Pop Art was the most important movement in the 20th century. It altered the landscape of the art world and brought the masses back to art. When pop art hit the scene it was the beginnig of the 60s cultural renassaince that lasted for a little over a decade and touched on every aspect of life from art, music, movies, literature, politics, religion, education - literally everything underwent a rethinking and reinvention. Pop art was both part of the fuel for that time and part of the reaction to it.

How did you get interested in pop art?

Well I was a kid learning to draw by copying the comics from the newspapers when I started hearing rumblings about soup cans and such. My parents were not the least bit interested in art - then or now - and for me to have heard about pop art meant that it was causing quite an uproar in the culture. For some reason, and I can't remember why, my junior high school class went to the Albright Knox art museum in Buffalo, NY to see the very first traveling pop art show and when I walked in and saw Dick Tracy and soup cans my life changed on the spot.

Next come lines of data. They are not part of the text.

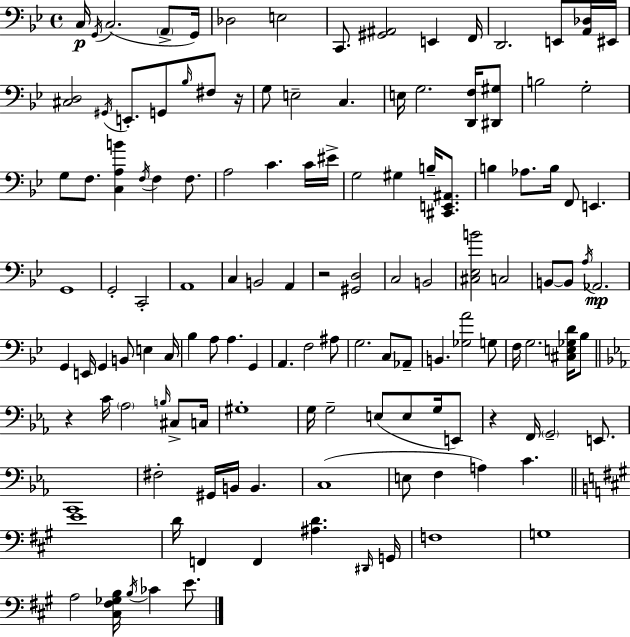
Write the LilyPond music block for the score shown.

{
  \clef bass
  \time 4/4
  \defaultTimeSignature
  \key g \minor
  c16\p \acciaccatura { g,16 }( c2. \parenthesize a,8-> | g,16) des2 e2 | c,8. <gis, ais,>2 e,4 | f,16 d,2. e,8 <a, des>16 | \break eis,16 <cis d>2 \acciaccatura { gis,16 } e,8.-. g,8 \grace { bes16 } | fis8 r16 g8 e2-- c4. | e16 g2. | <d, f>16 <dis, gis>8 b2 g2-. | \break g8 f8. <c a b'>4 \acciaccatura { f16 } f4 | f8. a2 c'4. | c'16 eis'16-> g2 gis4 | b16-- <cis, e, ais,>8. b4 aes8. b16 f,8 e,4. | \break g,1 | g,2-. c,2-. | a,1 | c4 b,2 | \break a,4 r2 <gis, d>2 | c2 b,2 | <cis ees b'>2 c2 | b,8~~ b,8 \acciaccatura { a16 }\mp aes,2. | \break g,4 e,16 g,4 b,8 | e4 c16 bes4 a8 a4. | g,4 a,4. f2 | ais8 g2. | \break c8 aes,8-- b,4. <ges a'>2 | g8 f16 g2. | <cis e ges d'>16 bes8 \bar "||" \break \key ees \major r4 c'16 \parenthesize aes2 \grace { b16 } cis8-> | c16 gis1-. | g16 g2-- e8( e8 g16 e,8) | r4 f,16 \parenthesize g,2-- e,8. | \break c,1 | fis2-. gis,16 b,16 b,4. | c1( | e8 f4 a4) c'4. | \break \bar "||" \break \key a \major e'1 | d'16 f,4 f,4 <ais d'>4. \grace { dis,16 } | g,16 f1 | g1 | \break a2 <cis fis ges b>16 \acciaccatura { b16 } ces'4 e'8. | \bar "|."
}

I remember to this day feeling like I had been hit by lightening. I knew right then and there that I was part of it all. By the time I got to art school in 1966 I was already on my way and working in the pop art genre and I never stopped.

What classifies something as pop art?

Good question and one with a lot of different answers. My personal feeling is that pop art reflects the world around us with a style and presentation that makes you see the familiar in a new way. A realistic life size bronze sculpture of a pear is not pop art. An 18" plastic lamp made to look like a pear is pop art. Pop art takes the familiar and redefines it in terms of size, color, position and presentation.